## TRECHO SELECIONADO:

━━━━━━━━━━

Augusto Nunes
"Ninguém neste país consegue colocar mais gente na rua do que eu", gabou-se o presidente Lula no dia 31 de julho. A frase deveria ter sido guardada para silenciar, num encontro dos chefes da aliança governista, os queixosos de sempre. Quem tem culpa no cartório deve tratar com mais carinho um homem que vive ajudando a colocar na rua gente que merece cadeia.
Muitos figurões da aliança federal já foram socorridos pelo Primeiro Advogado. Outros podem precisar dos seus serviços a qualquer momento. Sabem que serão prontamente atendidos. Para o presidente, bandidos de estimação não cometem crimes. Cometem erros, todos perdoáveis. A companheirada é gente boa.
Pena que Lula tenha desperdiçado a frase no Improviso de Cuiabá. Endereçou-a, em tom de ameaça, a "essa gente que quer brincar com a democracia neste país". Subira novamente ao palanque o autoritário que, por trás da mais singela discordância, enxerga o dedo dos reacionários, a mão dos golpistas, a silhueta da elite que tentou por 500 anos erradicar a pobreza a bala.
O plano sinistro só não se consumou porque Deus, bom brasileiro, premiou a pátria em perigo com o maior estadista da História. Enviado pela Providência, Lula não está para brincadeiras. Não admite críticas. Só elogios. Não aceita o convívio dos contrários. Exige a unanimidade a favor.
Atormentado pela vaia no Maracanã, com o raciocínio escurecido pelo apagão interminável, Lula resolveu dividir o mundo entre amigos a proteger e inimigos a exterminar. Nessa categoria se enquadra qualquer brasileiro que ouse discordar do que o governo faz, fez ou deixou de fazer.
Passageiros flagelados nos aeroportos, parentes de vítimas de acidentes, parlamentares oposicionistas, empresários aflitos com a carga tributária, jornalistas independentes - todos os que insistem em importunar o coro dos contentes se acotovelam no mesmo balaio dos jurados de morte.
Se quiserem brigar na rua, advertiu o Improviso de Cuiabá, será mobilizado o exército leal ao campeão de popularidade. Dado o aviso, o Aerolula levou para longe da frente de combate o general de uma batalha que, como a de Itararé, não haverá. Primeiro, por falta de hábito. Os guerreiros do Brasil hoje só trocam chumbo pela internet. Depois, por falta de interessados em desfraldar bandeiras políticas.
Neste ano, a Avenida Paulista foi duas vezes tomada por mais de 3 milhões de manifestantes. A primeira invasão reuniu devotos da Igreja Renascer, inconformados com a permanência numa cadeia americana da dupla de criminosos que lidera a seita. O espetáculo da multidão na avenida foi reprisado pelos participantes da Parada do Orgulho Gay.
Falta motivação e sobra preguiça. Ricos não saem às ruas: mandam os outros. Os pobres preferem esperar em casa pelos trocados do Bolsa Família, que instituiu o coronelismo de Estado. A classe média trabalha o tempo todo para pagar a conta.
A voz rouca anda sumida faz tempo. Talvez tenha prolongado o recesso que tonifica. Talvez esteja morta de cansaço.

━━━━━━━━━━

## SUAS INSTRUÇÕES:
Responda às perguntas sobre o trecho acerca de Lula:
1. Em que data o presidente se gabou de que ninguém no país consegue colocar mais gente na rua do que ele?
2. Em que lugar o presidente foi vaiado?
3. Além dos devotos da Igreja Renascer, quem levou uma multidão à Avenida Paulista?
Os registros são um material à parte, sem relação com o trecho.

━━━━━━━━━━

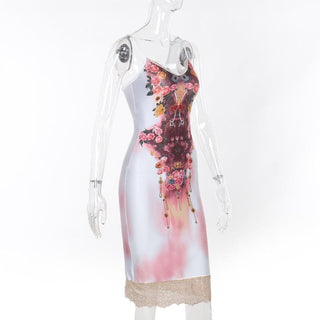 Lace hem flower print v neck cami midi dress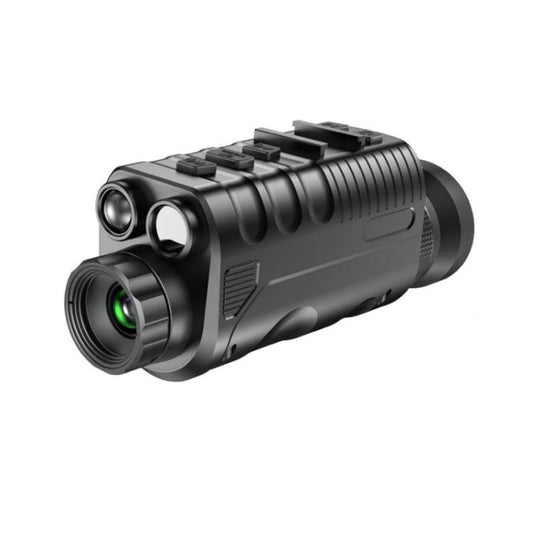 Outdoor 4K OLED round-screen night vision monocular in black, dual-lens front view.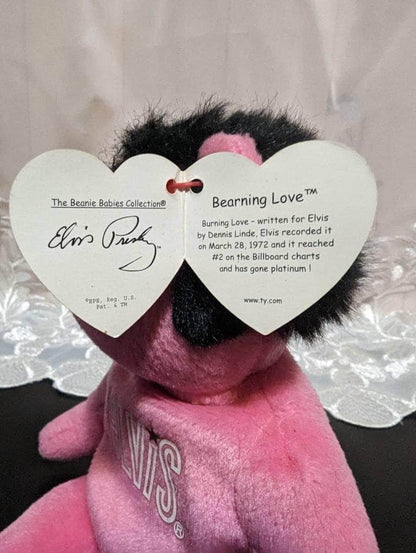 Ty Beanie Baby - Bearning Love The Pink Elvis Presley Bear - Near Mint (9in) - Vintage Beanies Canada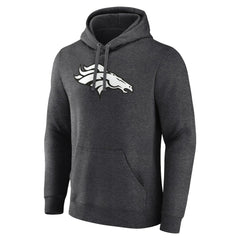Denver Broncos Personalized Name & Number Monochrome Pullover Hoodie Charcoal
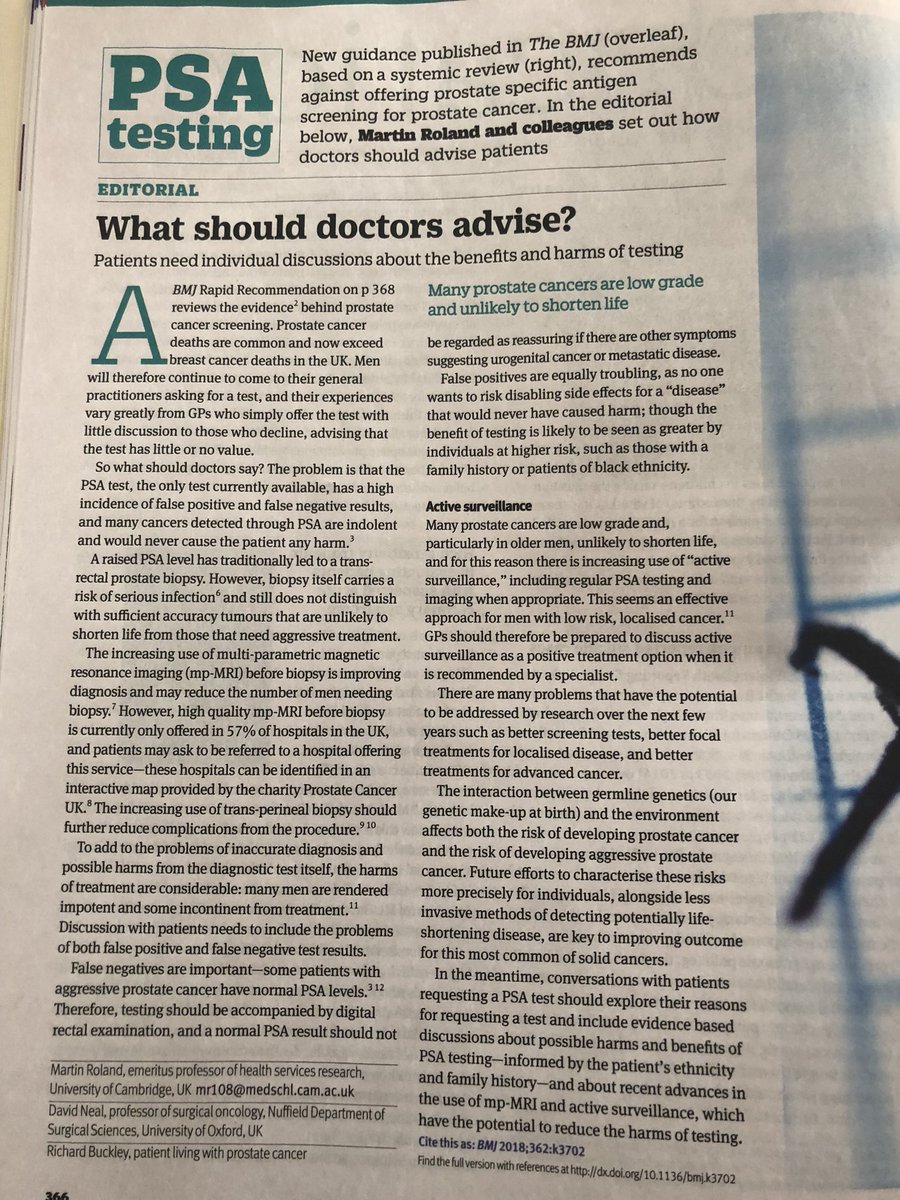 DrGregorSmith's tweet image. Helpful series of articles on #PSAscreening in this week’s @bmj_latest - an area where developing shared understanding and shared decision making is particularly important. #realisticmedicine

━━━━━━━━━━

## SOLUÇÃO DA TAREFA:
1. Ele se gabou disso no dia 31 de julho.
2. Ele foi vaiado no Maracanã.
3. Os participantes da Parada do Orgulho Gay levaram uma multidão à Avenida Paulista.